Long-acting forms of contraception (think IUDs, or hormone implants that go under the skin) have long been available. But despite their effectiveness and ease of use, it’s been a tumultuous road to public acceptability. And while clinicians have a good sense of adult attitudes, teenagers’ attitudes toward such contraceptives – together called long-acting reversible contraceptives, or LARC – are less well understood.
“Rates of teenage pregnancy are going down nationally, but until very recently stayed steady in our clinic population,” says Pamela Burke, a nurse practitioner in Children’s Division of Adolescent Medicine. “Teenage girls who have access to LARC could have some advantage over their peers through the use of a more reliable birth control method, one that is not dependent upon human effort or memory.”
Burke, with colleagues at Children’s Martha Elliot Health Center (MEHC), the Dimock Center in Roxbury and the Division of Family Planning at Beth Israel Deaconess Medical Center (BIDMC), is currently running a study aimed at understanding teen’s knowledge about and attitudes toward LARC.
“Unprotected sex continues to be a problem, and teen mothers can face some pretty serious consequences in terms of poverty, limited resources and access to care,” Burke says. “We as healthcare providers need to know what’s going on among teenagers, especially teenage girls, if we are to improve our practice and provide effective counseling before and when a girl becomes sexually active.”
Funded with a Patient Services Research Grant, Burke and her colleagues started interviewing teenage girls seen in Children’s Young Parents Program, the Children’s Hospital Primary Care Center and the adolescent clinics at the main hospital campus and MEHC at the beginning of July. They will soon start recruiting at Dimock and BIDMC as well. “This project has really brought obstetricians and pediatricians at the different sites together,” Burke says.
The girls are asked about their thoughts about LARC, birth control in general and why they choose to use birth control or not. “We also are trying to learn more about parents’ roles and attitudes about contraception, because we know it can be difficult for parents to have these conversations with their children,” Burke says. “We are also looking for gaps or missed opportunities for counseling or education on the provider side.” She also notes that some healthcare providers may not have access to the most recent information or research about LARC, and could inadvertently transmit old myths about risks or ineffectiveness.

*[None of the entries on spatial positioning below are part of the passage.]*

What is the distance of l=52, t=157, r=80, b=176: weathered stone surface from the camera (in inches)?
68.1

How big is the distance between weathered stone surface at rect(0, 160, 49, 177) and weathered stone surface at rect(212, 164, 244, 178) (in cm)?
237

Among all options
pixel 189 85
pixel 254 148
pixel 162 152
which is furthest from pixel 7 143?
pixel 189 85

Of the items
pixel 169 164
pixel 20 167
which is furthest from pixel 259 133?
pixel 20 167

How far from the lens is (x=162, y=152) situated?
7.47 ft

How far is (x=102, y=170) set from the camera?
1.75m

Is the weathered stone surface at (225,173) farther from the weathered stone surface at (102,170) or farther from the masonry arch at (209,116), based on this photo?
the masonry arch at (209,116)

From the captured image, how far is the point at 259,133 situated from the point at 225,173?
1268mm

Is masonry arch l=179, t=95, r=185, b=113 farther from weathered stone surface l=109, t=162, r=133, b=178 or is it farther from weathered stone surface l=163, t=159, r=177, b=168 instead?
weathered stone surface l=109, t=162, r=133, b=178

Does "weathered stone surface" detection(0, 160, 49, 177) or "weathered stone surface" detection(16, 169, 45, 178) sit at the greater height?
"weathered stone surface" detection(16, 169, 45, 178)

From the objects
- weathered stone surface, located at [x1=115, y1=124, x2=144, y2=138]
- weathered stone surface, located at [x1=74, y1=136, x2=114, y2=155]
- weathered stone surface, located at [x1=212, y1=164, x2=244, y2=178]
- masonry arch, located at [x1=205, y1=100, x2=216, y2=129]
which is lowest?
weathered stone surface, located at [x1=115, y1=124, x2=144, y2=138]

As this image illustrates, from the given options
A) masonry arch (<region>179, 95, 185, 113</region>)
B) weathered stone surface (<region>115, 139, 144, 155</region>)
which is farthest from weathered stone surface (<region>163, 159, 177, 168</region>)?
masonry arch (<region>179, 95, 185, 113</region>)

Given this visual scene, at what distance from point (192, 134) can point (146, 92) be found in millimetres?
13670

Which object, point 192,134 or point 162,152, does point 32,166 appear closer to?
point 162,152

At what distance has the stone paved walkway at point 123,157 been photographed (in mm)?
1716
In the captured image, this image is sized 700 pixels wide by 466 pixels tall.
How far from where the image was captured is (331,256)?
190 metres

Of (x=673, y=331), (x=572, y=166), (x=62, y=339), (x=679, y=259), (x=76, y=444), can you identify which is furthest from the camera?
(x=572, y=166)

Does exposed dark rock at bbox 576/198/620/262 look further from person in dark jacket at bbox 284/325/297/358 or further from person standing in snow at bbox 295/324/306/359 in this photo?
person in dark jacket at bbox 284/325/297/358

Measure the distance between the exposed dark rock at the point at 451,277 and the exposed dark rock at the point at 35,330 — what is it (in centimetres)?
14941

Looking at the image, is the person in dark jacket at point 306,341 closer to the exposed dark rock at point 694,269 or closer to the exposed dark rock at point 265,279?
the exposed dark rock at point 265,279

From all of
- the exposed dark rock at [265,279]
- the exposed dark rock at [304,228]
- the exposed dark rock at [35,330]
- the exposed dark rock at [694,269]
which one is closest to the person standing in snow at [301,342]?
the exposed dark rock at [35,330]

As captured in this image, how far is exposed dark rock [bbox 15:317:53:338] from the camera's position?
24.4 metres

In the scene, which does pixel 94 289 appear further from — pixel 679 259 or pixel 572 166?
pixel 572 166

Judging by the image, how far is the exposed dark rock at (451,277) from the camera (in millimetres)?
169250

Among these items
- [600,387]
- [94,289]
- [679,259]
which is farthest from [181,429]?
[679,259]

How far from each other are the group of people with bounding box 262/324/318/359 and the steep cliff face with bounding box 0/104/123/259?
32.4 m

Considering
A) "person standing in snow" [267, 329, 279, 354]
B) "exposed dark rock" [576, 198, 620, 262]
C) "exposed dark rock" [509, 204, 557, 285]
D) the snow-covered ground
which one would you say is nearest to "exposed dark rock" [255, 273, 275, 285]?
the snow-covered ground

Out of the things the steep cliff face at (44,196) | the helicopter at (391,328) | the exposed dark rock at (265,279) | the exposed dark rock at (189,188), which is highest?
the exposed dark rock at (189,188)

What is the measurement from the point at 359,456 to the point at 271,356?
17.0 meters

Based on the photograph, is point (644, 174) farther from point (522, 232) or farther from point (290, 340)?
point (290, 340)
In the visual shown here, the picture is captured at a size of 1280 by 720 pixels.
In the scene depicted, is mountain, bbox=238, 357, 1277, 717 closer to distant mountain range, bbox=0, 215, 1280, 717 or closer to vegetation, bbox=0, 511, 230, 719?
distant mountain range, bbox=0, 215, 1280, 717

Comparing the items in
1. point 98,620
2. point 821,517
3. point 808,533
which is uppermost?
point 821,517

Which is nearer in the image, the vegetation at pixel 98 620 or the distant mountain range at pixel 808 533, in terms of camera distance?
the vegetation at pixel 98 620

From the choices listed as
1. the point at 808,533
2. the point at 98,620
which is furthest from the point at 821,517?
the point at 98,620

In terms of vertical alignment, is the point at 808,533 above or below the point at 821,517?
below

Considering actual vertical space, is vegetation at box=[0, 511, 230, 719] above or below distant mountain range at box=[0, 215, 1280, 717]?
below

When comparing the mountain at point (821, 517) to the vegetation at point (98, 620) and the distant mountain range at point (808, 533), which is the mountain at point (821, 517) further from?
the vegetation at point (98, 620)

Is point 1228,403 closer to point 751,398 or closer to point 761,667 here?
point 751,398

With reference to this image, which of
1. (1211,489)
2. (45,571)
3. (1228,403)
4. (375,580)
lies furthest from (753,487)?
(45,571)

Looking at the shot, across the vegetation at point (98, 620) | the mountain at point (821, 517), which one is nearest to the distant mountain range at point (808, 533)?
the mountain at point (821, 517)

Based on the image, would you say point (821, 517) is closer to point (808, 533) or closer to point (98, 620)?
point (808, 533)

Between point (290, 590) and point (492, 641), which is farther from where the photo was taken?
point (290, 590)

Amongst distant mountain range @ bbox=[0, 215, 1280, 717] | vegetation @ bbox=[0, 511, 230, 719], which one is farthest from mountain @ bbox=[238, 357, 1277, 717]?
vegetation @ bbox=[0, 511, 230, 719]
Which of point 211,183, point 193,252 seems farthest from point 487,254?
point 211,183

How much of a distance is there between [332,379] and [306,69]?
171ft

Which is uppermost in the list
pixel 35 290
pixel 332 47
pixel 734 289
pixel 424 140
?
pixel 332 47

The survey also probes the question of birth control and sexually transmitted diseases. “STDs are prevalent among teenagers and young adults, and there’s the risk that a teen who uses LARC could get complacent about STD risk and decide to not use a condom.”
Only halfway to their recruitment goal, the team is already starting to glean some lessons. “One interesting observation is that girls want their healthcare provider to just tell them what to use,” Burke notes. “But they don’t often understand or haven’t had explained to them what can happen while their body is adjusting to the contraceptive. We need to figure out better ways to educate girls about these options and help them understand what can happen during the adjustment period.”
Since it takes two to tango, Burke hopes to expand the project in the future to include boys. “There are male attitudes that factor into contraception, and the interviews that we’ve had thus far can have something of a ‘he said/she said’ aspect to them,” she says. “We know there must be more to the story.”
[Ed. Note: This is the fifth in a series of occasional posts about Children’s Hospital Boston staff who received Patient Services Research Grants in 2011. This grant program engages the professional staff in the Department of Patient Services in high quality pediatric research with the ultimate goal of improving child health.]